Taney's Children
(by R.P.Edwards)
Black robed usurpers
Acting as kings
Mocking the Deity
Taunting Him..."Bring!"
Taney's descendants
Forgetting their place
Rewriting what's written
And reaping...disgrace
I spent some time at the local abortion clinic this morning. I stood on the sidewalk while the women inside waited to have their offspring legally...murdered. And why does this barbarity occur in these "under God" United States? Because of The Supreme Court.
I, who am quickly approaching my sixth decade of life, was one of the first introduced to public education without the positive influence of the Ten Commandments and prayer. Seeing the deterioration of the classroom over the years one may ask who was foolish enough to remove these stabilizing elements? Answer: The Supreme Court.
And now, legislating from the bench once again, these mere humans have, by redefining marriage, overruled God Himself. What impudence! What gall! What arrogance to shred the very Constitution they are sworn to uphold while at the same time sticking their collective fingers in the deity's eye. The word "fools" comes to mind, but this does not apply to the black robed usurpers, but to "We the People" if we do nothing to rein in the apostate court.
Following are a few excerpts from the dissenters.
Chief Justice Roberts:
…But this Court is not a
legislature. Whether same-sex marriage is a good idea should be of no concern to us. Under the
Constitution, judges have power to say what the law is, not what it should be…
...The majority’s decision is an act of
will, not legal judgment. The right it announces has no basis in the Constitution
or this Court’s precedent...
...Allowing unelected federal judges to
select which unenumerated rights rank as “fundamental”—and to strike down state
laws on the basis of that determination—raises obvious concerns about the
judicial role...
...Those who founded our country would
not recognize the majority’s conception of the judicial role. They after all risked
their lives and fortunes for the precious right to govern themselves. They
would never have imagined yielding that right on a question of social policy to
unaccountable and unelected judges...
...If you are among the many
Americans—of whatever sexual orientation—who favor expanding same-sex marriage,
by all means celebrate today’s decision. Celebrate the achievement of a desired goal.

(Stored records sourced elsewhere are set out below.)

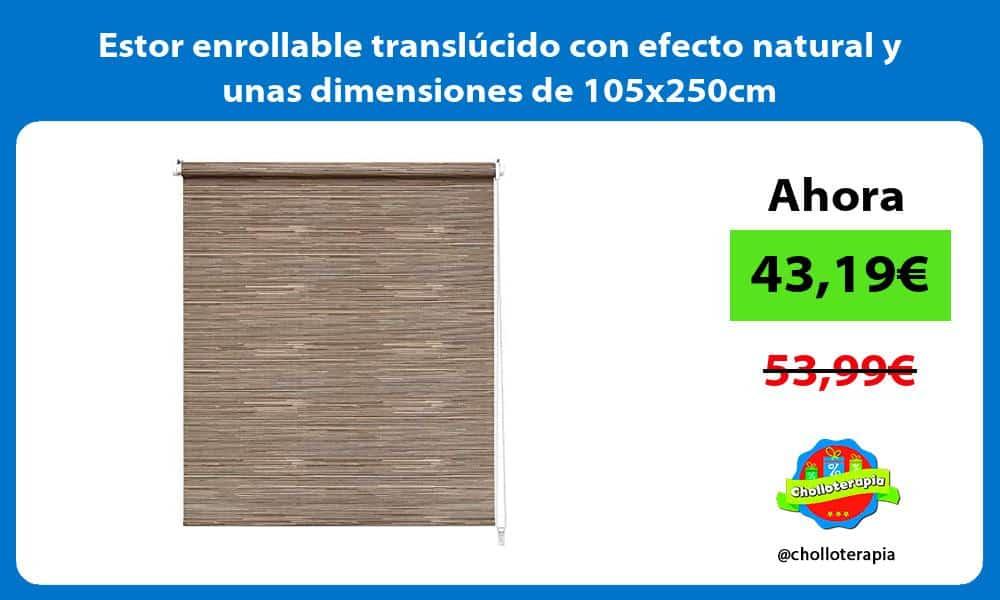 Estor enrollable translúcido con efecto natural y unas dimensiones de 105x250cm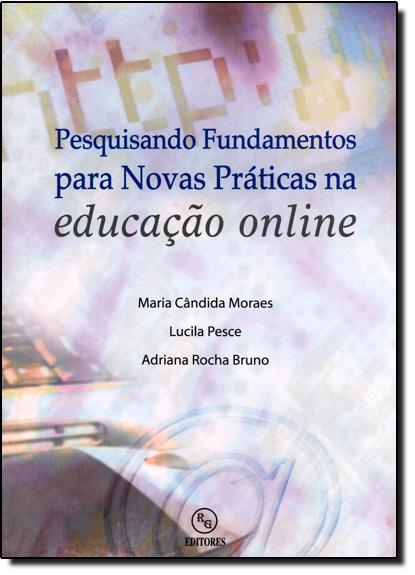 Pesquisando Fundamentos Para Novas Praticas Na Educação On Line, livro de Maria Candida Moraes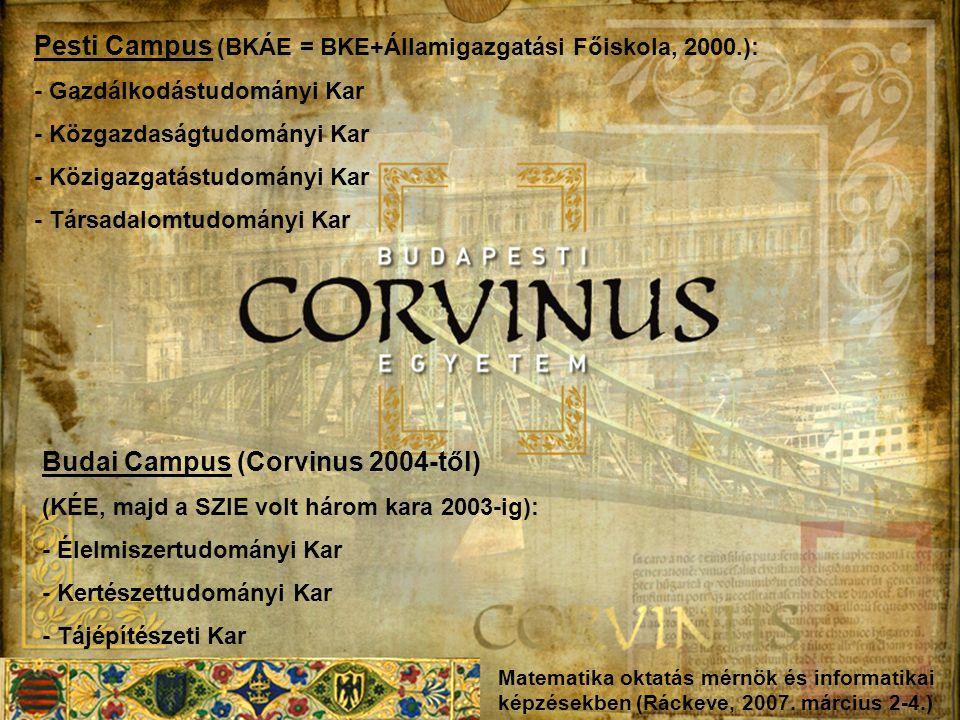 Budai Campus (Corvinus 2004-től) (KÉE, majd a SZIE volt három kara 2003-ig): - Élelmiszertudományi Kar - Kertészettudományi Kar - Tájépítészeti Kar Pe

Celebrate the opportunity for a new expression of commitment to a partner. Celebrate
the availability of new benefits. But do not celebrate the Constitution. It had
nothing to do with it.I respectfully dissent.
Justice Scalia:
...This practice of constitutional revision
by an unelected committee of nine, always accompanied (as it is today) by
extravagant praise of liberty, robs the People of the most important liberty
they asserted in the Declaration of Independence and won in the Revolution of
1776: the freedom to govern themselves...
...This is a naked judicial claim to
legislative—indeed, super-legislative—power; a claim fundamentally at odds with
our system of government...
...A system of government that makes the
People subordinate to a committee of nine unelected lawyers does not deserve to
be called a democracy...
...And to allow the policy question of same-sex
marriage to be considered and resolved by a select, patrician, highly
unrepresentative panel of nine is to violate a principle even more fundamental
than no taxation without representation: no social transformation without
representation...
...But what
really astounds is the hubris reflected in today’s judicial Putsch. The five
Justices who compose today’s majority are entirely comfortable concluding that every
State violated the Constitution for all of the 135 years between the Fourteenth
Amendment’s ratification and Massachusetts’ permitting of same-sex marriages in
2003...
...The opinion is couched in a style
that is as pretentious as its content is egotistic. It is one thing for
separate concurring or dissenting opinions to contain extravagances, even silly
extravagances, of thought and expression; it is something else for the official
opinion of the Court to do so...
Justice Thomas:
The Court’s decision today is at
odds not only with the Constitution, but with the principles upon which our Nation
was built...
...
By straying from the text of the
Constitution, substantive due process exalts judges at the expense of the
People from whom they derive their authority...
`
...Aside from undermining the political
processes that protect our liberty, the majority’s decision threatens the religious
liberty our Nation has long sought to protect...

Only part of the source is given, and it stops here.